Academic robotics labs and industry teams adopting video world models as planning substrates who need a standardized internal benchmark to compare model versions or fine-tuning strategies before committing to a deployment candidate.

Build steps

Define a model adapter interface (a Python ABC with predict(start_frame, instruction) -> predicted_frame) so any world model can be plugged in; implement two concrete adapters: a random-baseline and one real model (e.g., a Hugging Face video diffusion checkpoint).
Build a scenario generator for each of the four types: (1) Normal—sample valid DROID episodes directly; (2) Constraint-Sensitive—augment valid instructions with physical constraint clauses using an LLM; (3) Counterfactual—negate or alter the action axis of valid instructions; (4) Adversarial—use an LLM to generate instructions designed to maximally confuse the model (physically impossible or semantically contradictory).
Implement a multi-metric scorer: frame-level SSIM vs. ground truth for Normal, CLIP constraint-adherence score for Constraint-Sensitive, directional consistency score for Counterfactual, and prediction confidence entropy for Adversarial.

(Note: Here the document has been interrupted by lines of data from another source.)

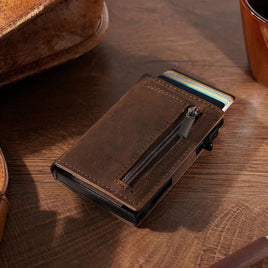 Minimalist Shield Wallet - Dixvitas Wallets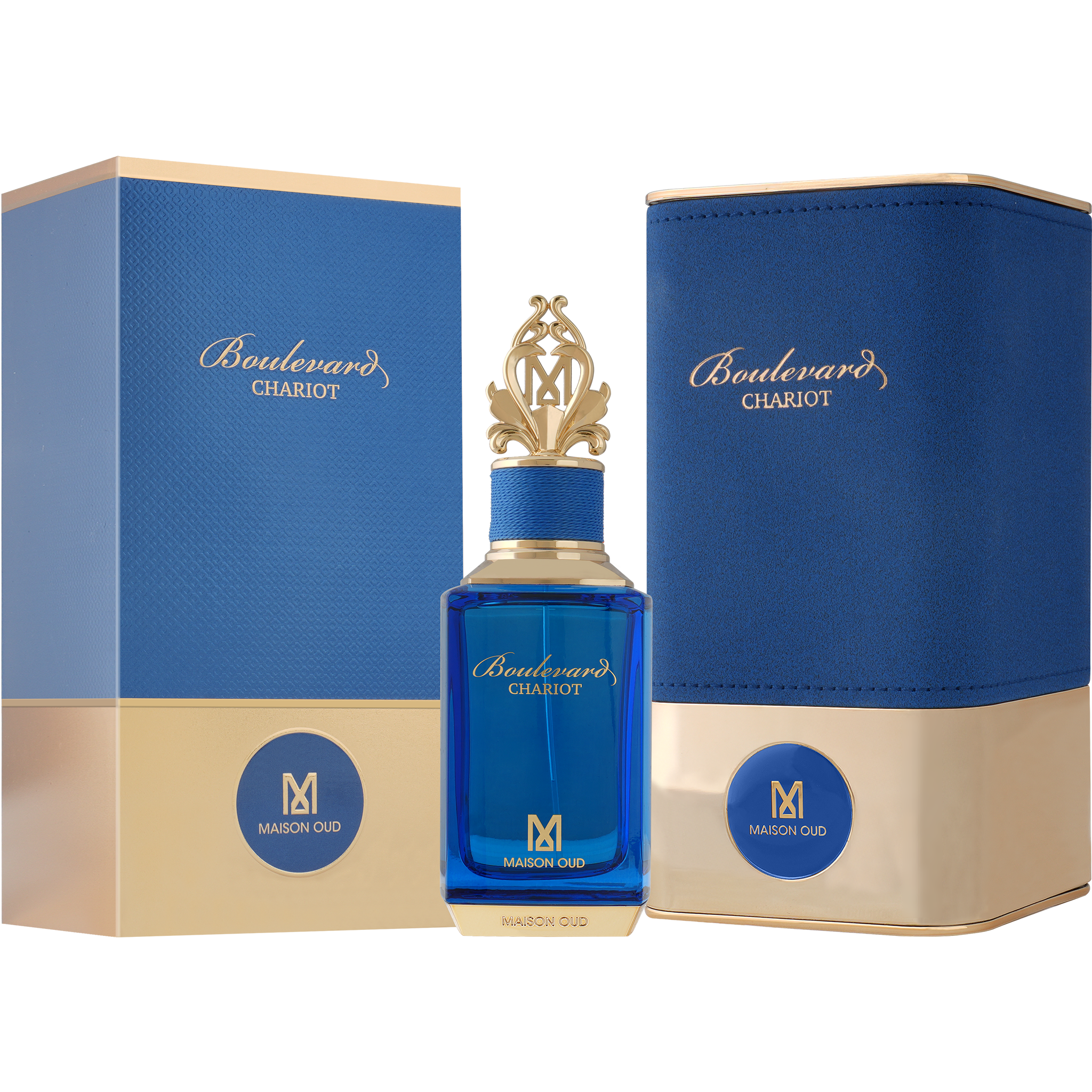 Maison Oud Boulevard Collection Chariot EDP 100ml – Buy Now Online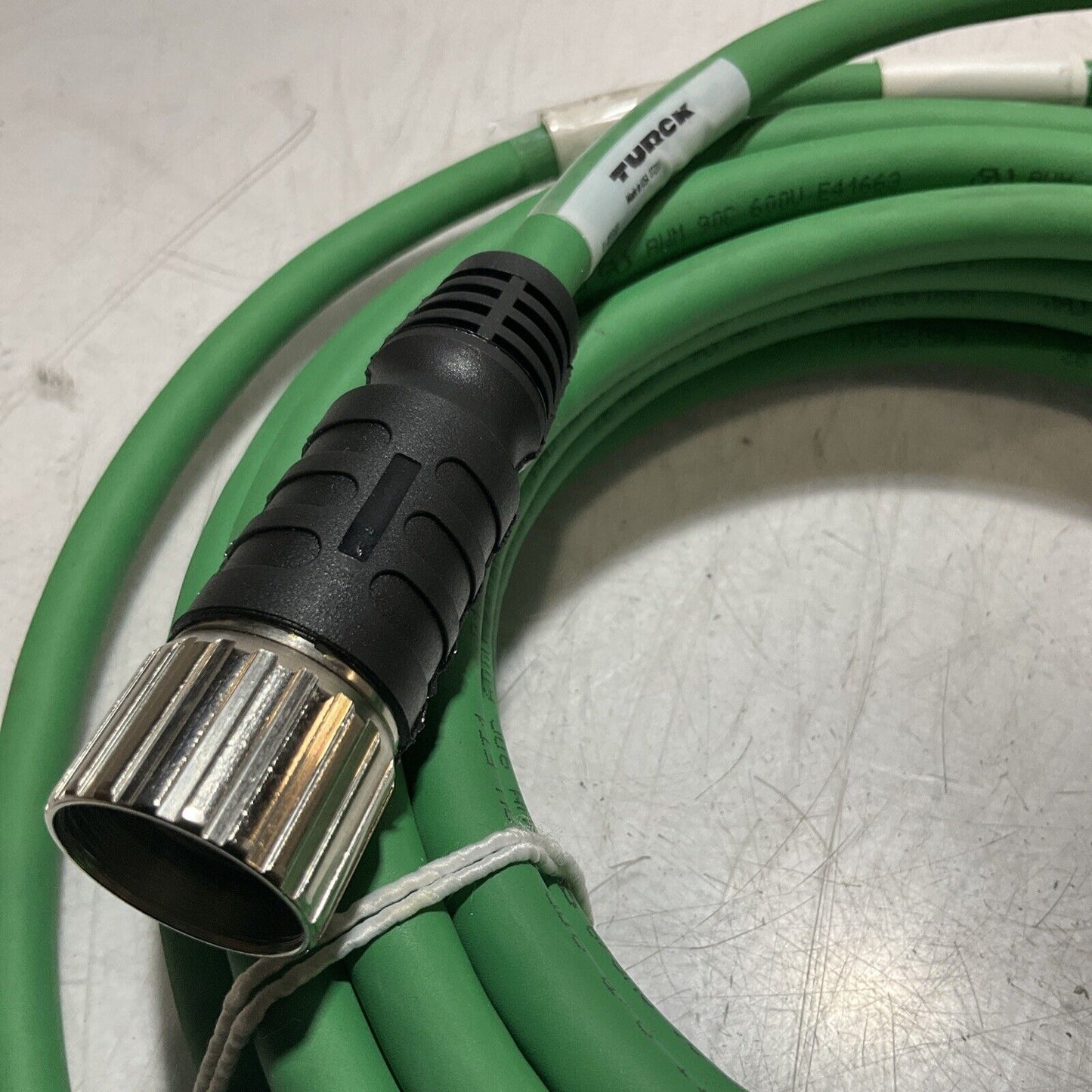 TURCK 101551579 CABLE ASSEMBLY W096 U3S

Persist all predictions, scores, and metadata to SQLite; write pytest-based regression tests so a new model checkpoint can be validated against a fixed baseline score per scenario.
Build a Gradio dashboard with four tabs (one per scenario) showing score distributions, worst-k failure cases as image grids, and a model comparison table when multiple adapter results are stored.

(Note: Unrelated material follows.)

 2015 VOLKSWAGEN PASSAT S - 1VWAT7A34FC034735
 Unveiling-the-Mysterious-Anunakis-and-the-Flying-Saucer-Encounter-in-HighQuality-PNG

Package as a pip-installable CLI (robotrustbench evaluate --model my_adapter.py --scenarios all --episodes 200) with a YAML config for scenario mix ratios and scoring thresholds.

Risks

LLM-generated adversarial and counterfactual instructions vary in quality run-to-run, making benchmark results non-deterministic unless you cache generated instructions; design the pipeline to serialize and reuse instruction sets from the start.

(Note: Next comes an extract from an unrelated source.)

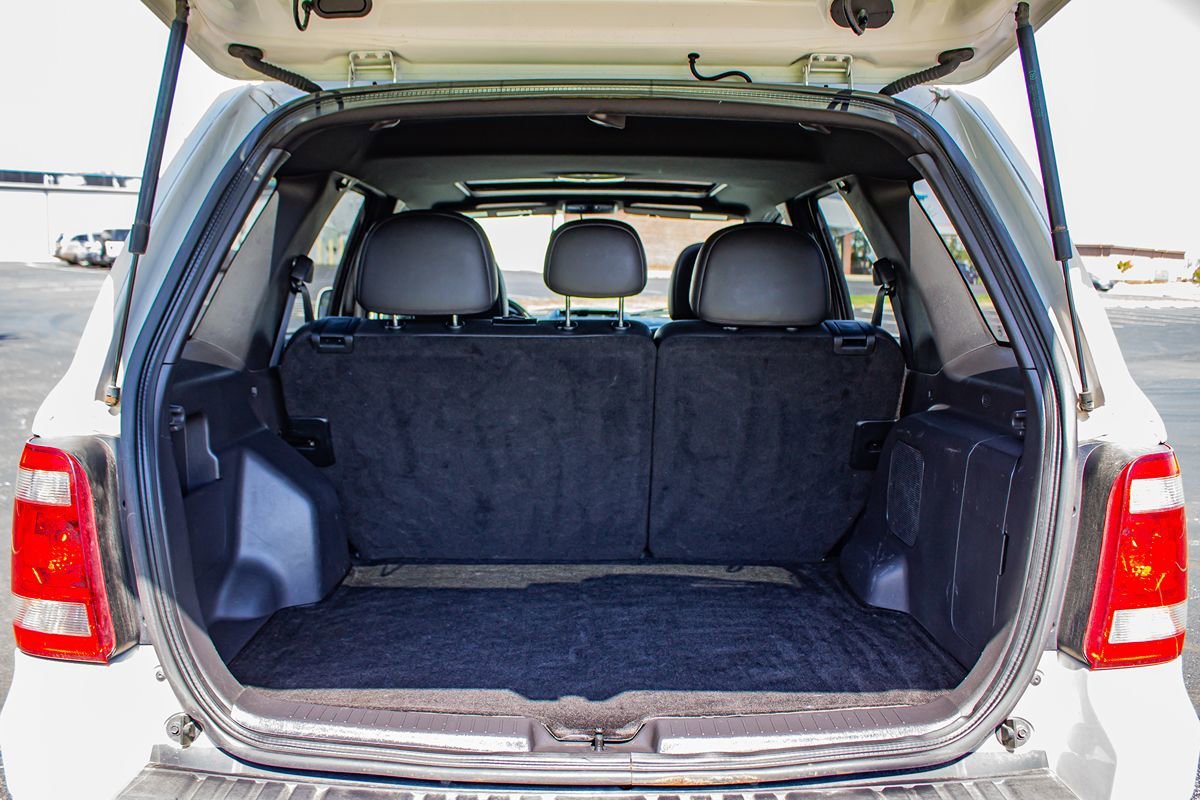 Used 2012 Ford Escape Limited AWD/4WD image 13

DROID episode licensing and download logistics are non-trivial; scoping to the public ‘DROID-100’ mini-split is safer, but limits scenario diversity and may not surface domain-shift failures.
Building a genuinely useful Adversarial scenario generator requires iterative red-teaming to ensure instructions are actually hard and not just nonsensical—underestimating this is the most likely cause of schedule slip.